An exciting mixture of education and entertainment, Ohio Chautauqua will travel to four historic communities across the state this summer. The tour begins in Piqua (June 5-9). Evening performances will take place under the Hance Pavilion, erected after WWI to showcase the popular traveling Chautauqua shows of the era. The tour then goes to the beautiful Ohio River town of Gallipolis (June 12-16), where Ohio Chautauqua returns for the seventh time since 2006. Rossford (June 19-23) has made Chautauqua a tradition since they first welcomed the troupe to its Veterans Memorial Park and Marina in 2013. The tour ends back on the banks of the Ohio River in the charming village of New Richmond (June 26-30), where residents are dedicated to preserving the area’s rich history.

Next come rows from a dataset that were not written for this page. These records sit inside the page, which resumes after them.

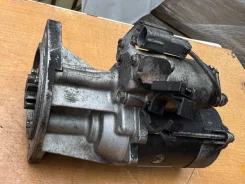 ������� 23300VG112 ����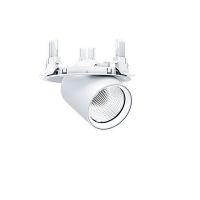LED-Einbaustrahler V2-R M2500 #60716778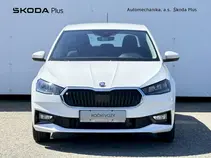Fabia Selection
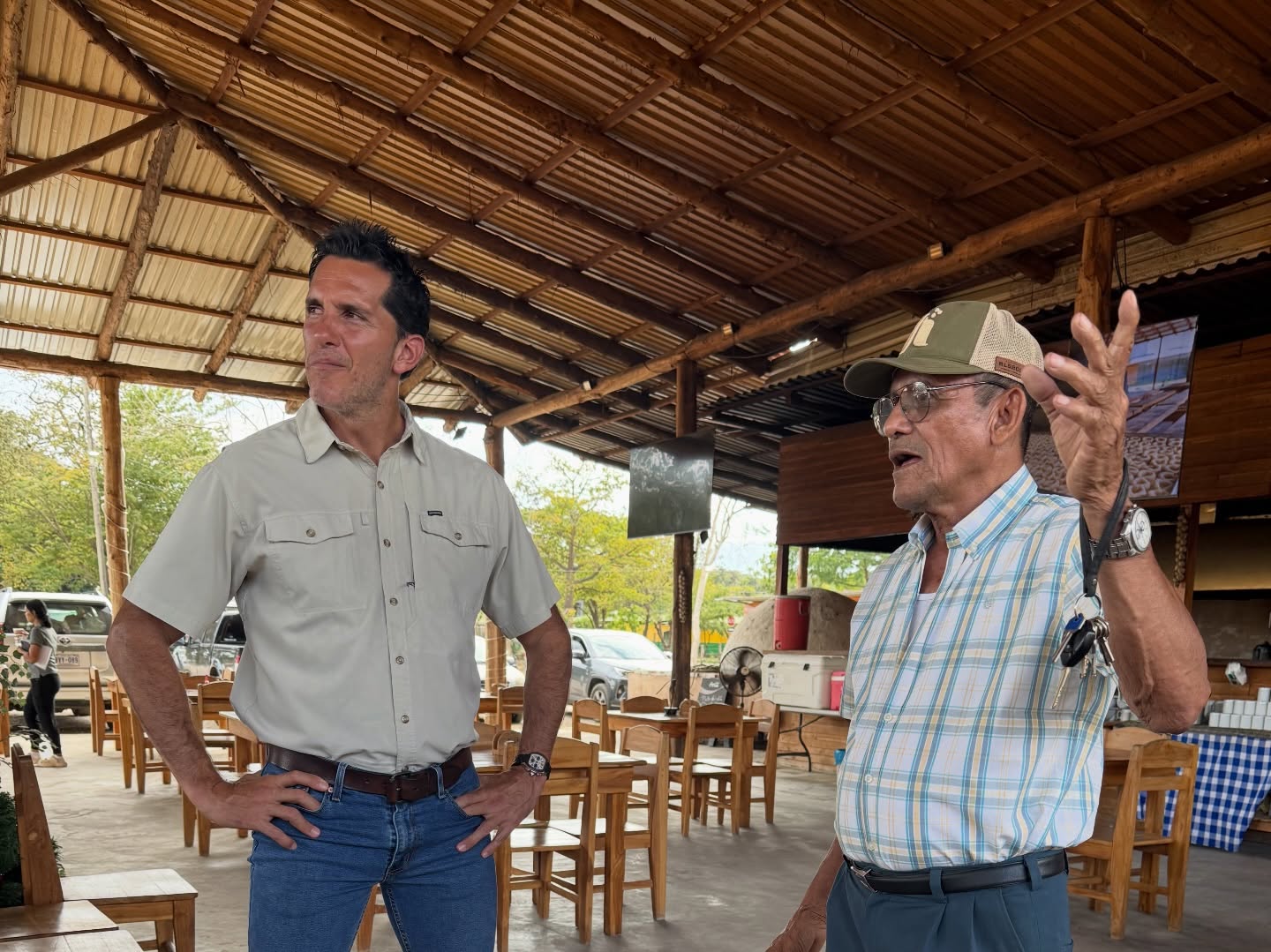 605962663_17878959492448777_1569058592459372897_n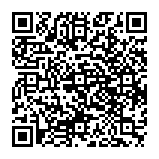 專天慕永續三街三房平面車位-QR CODE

New Richmond hosted Ohio Chautauqua in 2015.
Discover what other Ohio Chautauqua events you can attend on the individual community pages.

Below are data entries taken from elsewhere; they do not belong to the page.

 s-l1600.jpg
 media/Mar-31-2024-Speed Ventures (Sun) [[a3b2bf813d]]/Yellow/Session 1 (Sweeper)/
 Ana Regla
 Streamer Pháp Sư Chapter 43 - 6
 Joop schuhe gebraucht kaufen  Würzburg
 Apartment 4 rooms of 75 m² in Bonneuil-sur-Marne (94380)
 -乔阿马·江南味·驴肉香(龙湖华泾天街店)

This summer, Ohio Chautauqua will explore the theme Modern Legends. The program showcases historical figures from the mid-twentieth century whose lives and work left a larger-than-life imprint on the American Psyche.

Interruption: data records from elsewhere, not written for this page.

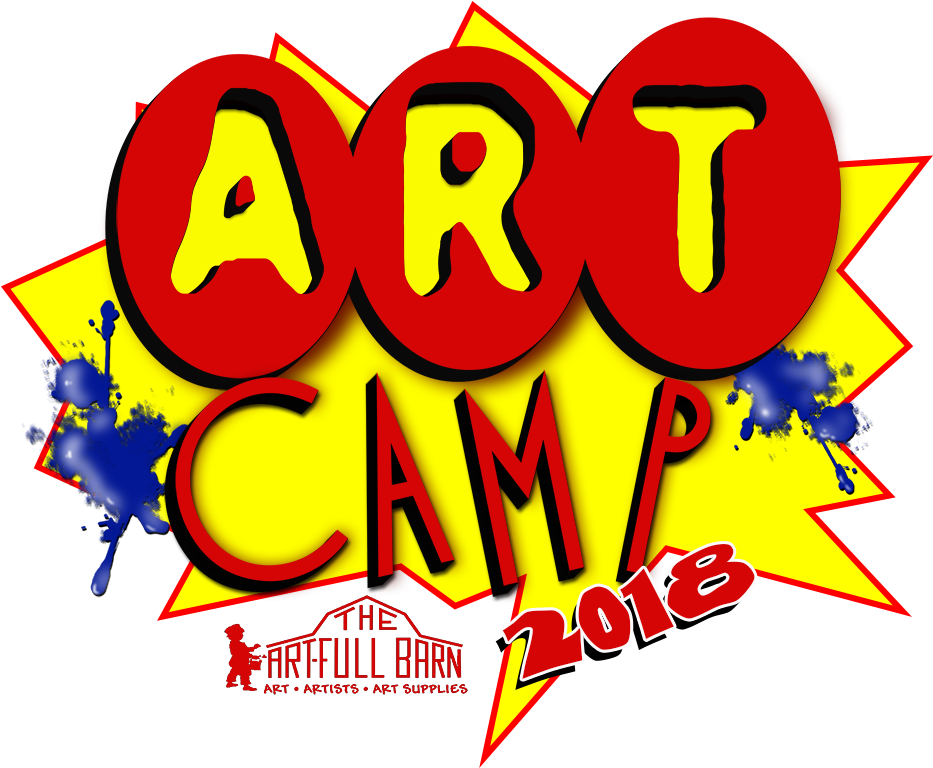 July 12, - Art (1000x819)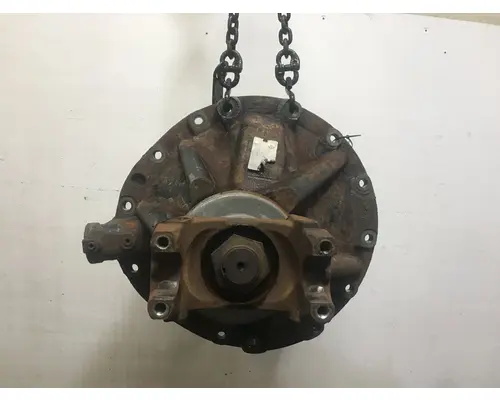Rears (Rear) Eaton S23-190 Vander Haags Inc Sp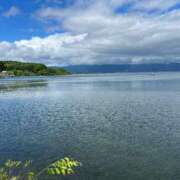 ヒメ日記 2025/08/28 09:54 投稿 えりこ 柏人妻花壇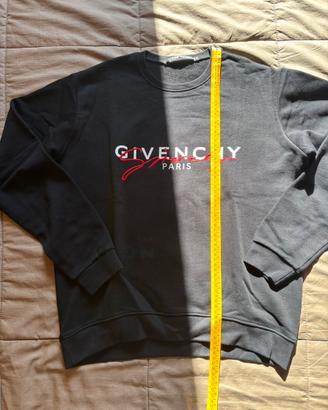 Felpa Givenchy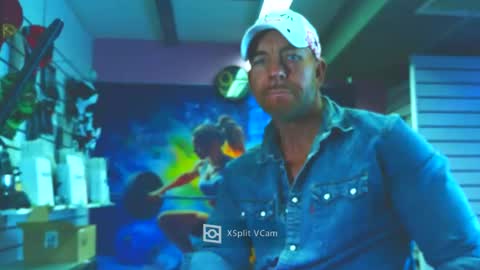 fabxxxll online show from February 5, 2026, 8:08 am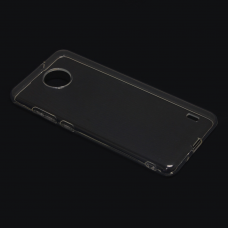 Futrola silikonska Ultra Thin za Nokia C20 transparent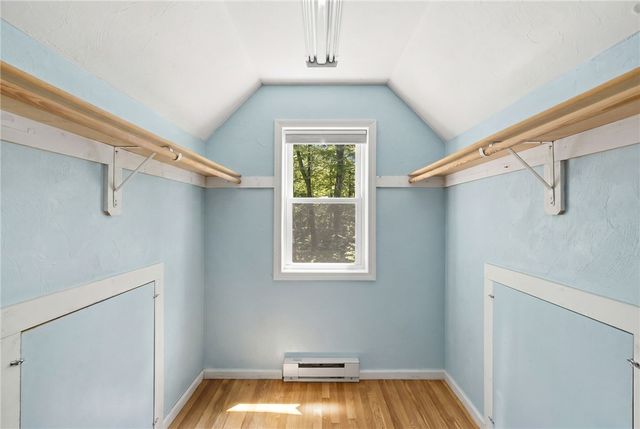 193 Lake Washington Drive, Glocester, RI 02814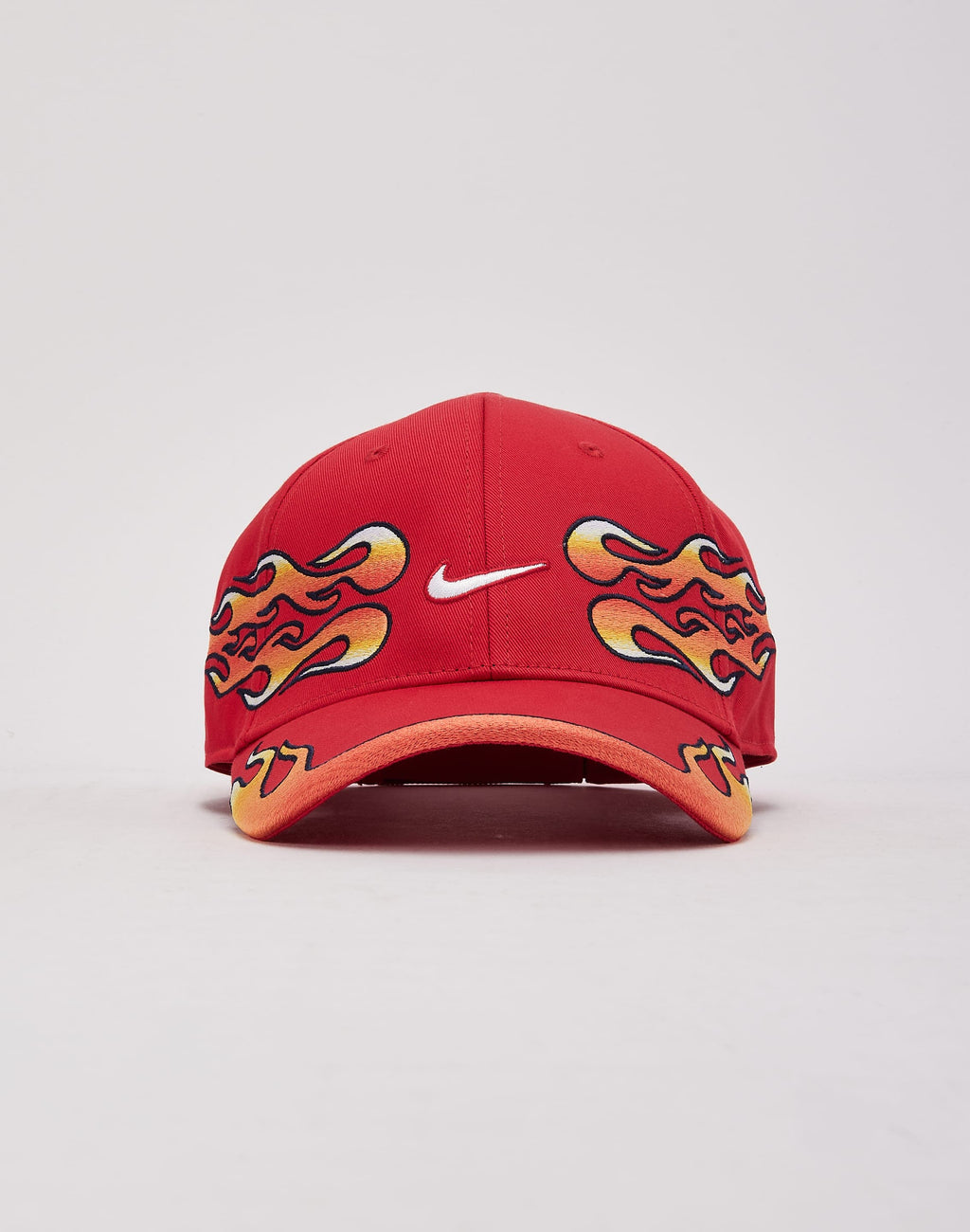 Nike Club Structured OG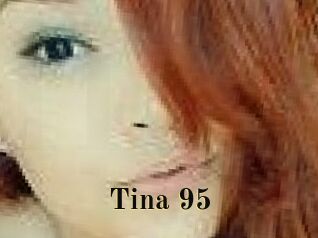 Tina_95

Ohio Chautauqua kicks off each week on Tuesdays, when Susan Marie Frontczak portrays Erma Bombeck (February 21, 1927 – April 22, 1996). Bombeck captured—with great poignancy and humor—the daily life of a new American phenomenon: the suburban housewife. Believing you had to be able to laugh at life to get through it, she captured the essence of the housewife’s daily struggles in her column “At Wits End” three days a week, eventually appearing in 900 newspapers across the country and in books such as “I Lost Everything in the Post-Natal Depression” and “The Grass is Always Greener Over the Septic Tank.” She brought to American awareness the life of millions of women whose lives otherwise often felt invisible and taken for granted. She let women across America know: You are not alone. In fact, we number in the millions. I, too, am an American housewife, and I will laugh by your side.
Wednesday evenings Fred Blanco brings Cesar Chavez (March 31, 1927 – April 23, 1993) to the stage. Chavez was a labor and civil rights activist and reformer who, with Dolores Huerta, founded the United Farm Workers labor union to protect the rights of migrant workers. Chavez brought national attention to his cause by organizing non-violent protests, boycotts, legislative reform efforts, and hunger strikes in the spirit of Gandhi and Martin Luther King. In 1968 he went on a widely publicized 25-day fast promoting non-violence, which ended with an outdoor Roman Catholic mass. For thirty years Chavez tenaciously devoted himself to the problems of some of the poorest workers in America. The movement he inspired succeeded in raising salaries and improving working conditions for farm workers in California, Texas, Arizona, and Florida.
On Thursdays this June, join Dr. Sally Ann Drucker as she presents Betty Friedan (February 4, 1921 – February 4, 2006), a leading figure in the women’s movement in the United States. Her 1963 book The Feminine Mystique is often credited with sparking the second wave of American feminism in the 20th century. In 1966, Friedan co-founded and was elected the first president of the National Organization for Women (NOW), which aimed to bring women “into the mainstream of American society now [in] fully equal partnership with men.” Regarded as an influential author and intellectual in the United States, Friedan remained active in politics and advocacy for the rest of her life, authoring six books.
Fridays will feature Dr. J. Holmes Armstead as American United States Air Force general and commander of the World War II Tuskegee Airmen, Benjamin O. Davis Jr. (December 18, 1912 – July 4, 2002). Davis was the first African American general officer in the United States Air Force. On December 9, 1998, he was advanced to four-star general by President Bill Clinton. During World War II, Davis was commander of the 99th Fighter Squadron and the 332nd Fighter Group, which escorted bombers on air combat missions over Europe. Davis flew sixty missions in P-39, Curtiss P-40, P-47, and P-51 Mustang fighters. Davis followed in his father’s footsteps in breaking racial barriers, as Benjamin O. Davis Sr. was the first African American general in the United States Army.
Each week will wind up with a Saturday evening performance of Bobby Kennedy by Jeremy Meier. Robert Francis “Bobby” Kennedy (November 20, 1925 – June 6, 1968) was an American politician and lawyer who served as a United States Senator from New York from January 1965 until his assassination in June 1968. He was the 64th US Attorney General from January 1961 to September 1964, serving under his older brother, President John F. Kennedy, and his successor, Lyndon B. Johnson. In 1968, Kennedy was a leading candidate for the Democratic nomination for the presidency; he ran on a platform of racial and economic justice, non-aggression in foreign policy, decentralization of power, and social change. A crucial element of his campaign was an engagement with the young, whom he identified as being the future of a reinvigorated American society based on partnership and equality.